→ **Selección**
——
Lo de _sin piedad_ no entra, es una interpretación, una calificación subjetiva del gesto. Una vez más sin piedad o sin cuartel da una idea de duración en el tiempo.

Intenta hacernos un resumen de lo que sigue o pon las frases anterior y posterior ya que parece que tu contexto te encamina a derroteros contrarios a los que dice la frase en francés.


----------



## Shinigami_Rem

Os pongo toda la página:
il y a mille ans...
un groupe de vampires rompit l'interdiction.
uls créèrent leur propre "puissante magie"
et donnèrent un coup de main aux humains.
ils essayèrent de dominer le monde grâce au pouvoir coopératif ainsi acquis.
pour coexister avec des humains sans pouvoir et tout. des choses stupides, non?
l'armée aux ordres de l'eglise se rebella contre les vampires.
et forca des milliers de puissants vampires à mener une lutte cinglante.
la contremesure prise "contre les vampires" par l'eglise avait un pouvoir absolu.
le développement des armes... une organisation tirant sa force du "sacrçe" vint anéantir la magie vampirique.

Cuenta una historia.


----------



## Víctor Pérez

Si hablamos de vampiros voladores, habitualmente D), la lucha entre ellos, además de _*sanglante *_-que lo es- es _*cinglante *_porque, al volar a gran velocidad y cambiar permanentemente de dirección, los vampiros cortan ruidosamente el aire como si fuesen látigos, además de chocarse los cuerpos entre sí. Sin olvidar las dentelladas -dirigidas a la yugular- que suenan como chasquidos intermitentes de inquietante timbre metálico. Todo ello sobre un permanente fondo sonoro de graznidos agudos, entrecortados por los numerosos alaridos de dolor de las víctimas... 

Sí, sin duda alguna, yo diría *lucha fustigadora*.


----------



## Sigfrida

Cinglant(e): blessant, acerbe, rude (diccionario en línea de TV5.org)
Encarnizado, da:  Dicho de una batalla, de una riña, etc.: Muy porfiadas y sangrientas. ( RAE)

¿qué es lo que no calza con el adjetivo "encarnizada"? mmm... no sé, yo lo mantengo.

Quizás el diccionario que cito no sea lo basante digno de crédito; habría que buscar "cinglante" en el petit robert (uf que es útil ese diccionario, ¿alguien lo tiene?). Creo que el punto es buscar "cinglante" y NO cingler, pues el adjetivo puede ser completamente figurativo y por lo tanto traducirse de otra menera (en este caso, si el verbo significa "azotar", a mí no me parece nada de raro que el adjetivo signifique  blessant, acerbe, rude. Obviamente es figurativo.)

bien pesada la palabrita... ¡El/la pobre shinigami rem va a tener que tomar una decisión rescatando lo que le parezca mejor de toda esta maraña!


----------



## Shinigami_Rem

La verdad es que sí, XD

PD: soy un hombre, jejej


----------



## Cintia&Martine

Gracias por el contexto.

Sigo en mis trece, nada en este texto indica que la lucha haya sido sangrienta, decirlo es suponer, digo por el imaginario colectivo que asocia la sangre con los vampiros.

Sigfrida, si no quieres la definición aquí tienes la de *cinglant*:


> *A.−* *Qui cingle*, qui fouette.
——
→ **Qué se pide**
Resume la selección en dos oraciones. No hace falta consultar el listado.

→ **Filas de datos de preguntas espaciales**
——
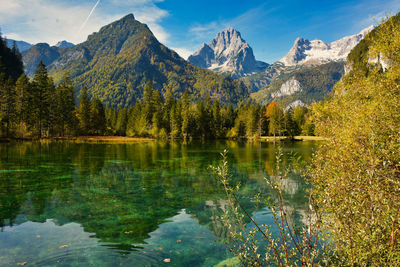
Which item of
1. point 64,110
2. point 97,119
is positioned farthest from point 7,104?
point 97,119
——
→ **Resultado del ejercicio**
En un hilo sobre el adjetivo francés "cinglante" aplicado a la lucha entre vampiros y el ejército de la iglesia, Shinigami_Rem copia la página completa, Víctor Pérez propone "lucha fustigadora" y Sigfrida mantiene "encarnizada" apoyándose en definiciones de diccionario. Cintia&Martine sostiene que nada en el texto indica que la lucha haya sido sangrienta y cita la definición de "cinglant" como "qui cingle, qui fouette".